# PROBLEM TO SOLVE
Every record that follows should appear again in your answer, exactly the same.

# DATASET ENTRIES

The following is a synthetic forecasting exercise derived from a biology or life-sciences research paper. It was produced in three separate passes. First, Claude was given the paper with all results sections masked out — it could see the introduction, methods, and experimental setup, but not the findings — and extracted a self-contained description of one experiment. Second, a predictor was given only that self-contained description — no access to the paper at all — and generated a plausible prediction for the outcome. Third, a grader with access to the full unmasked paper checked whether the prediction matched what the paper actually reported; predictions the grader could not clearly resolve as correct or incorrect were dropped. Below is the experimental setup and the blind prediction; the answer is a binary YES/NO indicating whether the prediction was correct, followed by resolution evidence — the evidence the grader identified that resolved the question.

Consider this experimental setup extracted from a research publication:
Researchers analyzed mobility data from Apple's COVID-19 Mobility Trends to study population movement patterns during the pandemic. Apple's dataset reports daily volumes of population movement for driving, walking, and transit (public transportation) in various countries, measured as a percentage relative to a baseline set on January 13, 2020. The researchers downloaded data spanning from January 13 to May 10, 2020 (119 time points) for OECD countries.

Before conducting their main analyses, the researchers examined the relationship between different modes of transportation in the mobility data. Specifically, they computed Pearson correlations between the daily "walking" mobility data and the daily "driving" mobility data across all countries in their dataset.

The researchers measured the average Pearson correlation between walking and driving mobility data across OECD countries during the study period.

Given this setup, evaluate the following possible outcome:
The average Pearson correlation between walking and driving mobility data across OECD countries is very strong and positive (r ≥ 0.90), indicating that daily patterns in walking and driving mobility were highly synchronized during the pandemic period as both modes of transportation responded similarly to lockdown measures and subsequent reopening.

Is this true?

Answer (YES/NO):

# EXERCISE RESPONSE
The following is a synthetic forecasting exercise derived from a biology or life-sciences research paper. It was produced in three separate passes. First, Claude was given the paper with all results sections masked out — it could see the introduction, methods, and experimental setup, but not the findings — and extracted a self-contained description of one experiment. Second, a predictor was given only that self-contained description — no access to the paper at all — and generated a plausible prediction for the outcome. Third, a grader with access to the full unmasked paper checked whether the prediction matched what the paper actually reported; predictions the grader could not clearly resolve as correct or incorrect were dropped. Below is the experimental setup and the blind prediction; the answer is a binary YES/NO indicating whether the prediction was correct, followed by resolution evidence — the evidence the grader identified that resolved the question.

Consider this experimental setup extracted from a research publication:
Researchers analyzed mobility data from Apple's COVID-19 Mobility Trends to study population movement patterns during the pandemic. Apple's dataset reports daily volumes of population movement for driving, walking, and transit (public transportation) in various countries, measured as a percentage relative to a baseline set on January 13, 2020. The researchers downloaded data spanning from January 13 to May 10, 2020 (119 time points) for OECD countries.

Before conducting their main analyses, the researchers examined the relationship between different modes of transportation in the mobility data. Specifically, they computed Pearson correlations between the daily "walking" mobility data and the daily "driving" mobility data across all countries in their dataset.

The researchers measured the average Pearson correlation between walking and driving mobility data across OECD countries during the study period.

Given this setup, evaluate the following possible outcome:
The average Pearson correlation between walking and driving mobility data across OECD countries is very strong and positive (r ≥ 0.90), indicating that daily patterns in walking and driving mobility were highly synchronized during the pandemic period as both modes of transportation responded similarly to lockdown measures and subsequent reopening.

Is this true?

Answer (YES/NO):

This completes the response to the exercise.